Ethanol inhibition of recombinant NR1/2A receptors: effects of heavy metal chelators and a zinc-insensitive NR2A mutant

Abstract

N-methyl-D-aspartate (NMDA) receptors are a subtype of ionotropic glutamate receptors that are highly expressed in brain neurons. These receptors are calcium permeable and regulate various forms of plasticity, including long-term potentiation of glutamate synapses. Acutely, ethanol inhibits the function of NMDA receptors, and chronic exposure of neurons to ethanol is associated with enhanced NMDA receptor function during withdrawal. Results from previous studies with recombinant NMDA receptors have demonstrated that subunit composition influences the ethanol sensitivity of NMDA receptors, with NR2A-containing receptors often showing greater inhibition by ethanol than shown by those containing other NR2 subunits. NR2A-containing NMDA receptors are particularly sensitive to other modulators of channel function, including heavy metals such as zinc.
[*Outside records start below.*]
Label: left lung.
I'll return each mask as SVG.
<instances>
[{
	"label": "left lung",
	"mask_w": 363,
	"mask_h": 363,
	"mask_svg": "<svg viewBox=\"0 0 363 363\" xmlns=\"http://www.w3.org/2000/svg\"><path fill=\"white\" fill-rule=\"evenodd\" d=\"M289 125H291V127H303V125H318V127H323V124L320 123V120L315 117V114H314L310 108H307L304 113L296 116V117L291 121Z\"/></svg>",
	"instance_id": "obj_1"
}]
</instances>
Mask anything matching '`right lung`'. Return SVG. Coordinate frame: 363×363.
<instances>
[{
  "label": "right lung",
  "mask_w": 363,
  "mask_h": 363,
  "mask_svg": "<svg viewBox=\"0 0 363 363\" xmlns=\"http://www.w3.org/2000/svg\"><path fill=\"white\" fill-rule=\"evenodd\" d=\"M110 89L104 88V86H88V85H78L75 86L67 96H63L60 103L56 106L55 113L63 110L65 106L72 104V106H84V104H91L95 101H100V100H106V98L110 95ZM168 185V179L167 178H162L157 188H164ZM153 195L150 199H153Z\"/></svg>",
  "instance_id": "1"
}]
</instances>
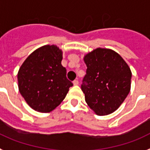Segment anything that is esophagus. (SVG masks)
I'll list each match as a JSON object with an SVG mask.
<instances>
[{
    "label": "esophagus",
    "mask_w": 150,
    "mask_h": 150,
    "mask_svg": "<svg viewBox=\"0 0 150 150\" xmlns=\"http://www.w3.org/2000/svg\"><path fill=\"white\" fill-rule=\"evenodd\" d=\"M73 83H74V85H78L79 84V81L77 80H74L73 81Z\"/></svg>",
    "instance_id": "obj_1"
}]
</instances>
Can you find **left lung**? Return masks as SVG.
<instances>
[{
  "label": "left lung",
  "mask_w": 150,
  "mask_h": 150,
  "mask_svg": "<svg viewBox=\"0 0 150 150\" xmlns=\"http://www.w3.org/2000/svg\"><path fill=\"white\" fill-rule=\"evenodd\" d=\"M86 75L81 90L90 108L99 116L117 110L130 90L131 70L112 50L97 48L84 57Z\"/></svg>",
  "instance_id": "1"
}]
</instances>
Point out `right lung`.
<instances>
[{"label":"right lung","mask_w":150,"mask_h":150,"mask_svg":"<svg viewBox=\"0 0 150 150\" xmlns=\"http://www.w3.org/2000/svg\"><path fill=\"white\" fill-rule=\"evenodd\" d=\"M62 51L46 45L33 51L23 62L17 74L21 94L32 109L49 112L60 105L73 86L61 65Z\"/></svg>","instance_id":"add662e5"}]
</instances>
Although zinc inhibits NMDA receptors at micromolar concentrations through a voltage-dependent interaction with a channel site, NR2A-containing receptors are inhibited by low nanomolar concentrations of zinc in a voltage-independent manner. In this study, we examined the effects of ethanol on NR1/NR2A receptors expressed in human embryonic kidney 293 (HEK 293) cells recorded under conditions in which the effects of zinc are minimized. Under control conditions, ethanol (100 mM) inhibited peak and steady-state currents of NR1/2A receptors by 35%-40%. Inclusion of the heavy metal chelator ethylenediaminetetraacetic acid [(EDTA); 10 microM] or other chelating compounds in the experimental solution augmented NMDA-stimulated currents, as previously described. In the presence of EDTA (10 microM), the inhibition of NR1/2A currents by 100 mM ethanol was reduced to approximately 28%. As expected, currents recorded from cells expressing the NR1 subunit and a zinc-insensitive NR2A mutant (H128S) were not augmented by zinc chelators. In these cells, ethanol (100 mM) inhibited NMDA receptor currents by approximately 28%, and this inhibition was unaffected by EDTA. These results support the suggestion that low levels of zinc present in experimental solutions may affect the apparent ethanol sensitivity of NMDA receptors containing the NR2A subunit.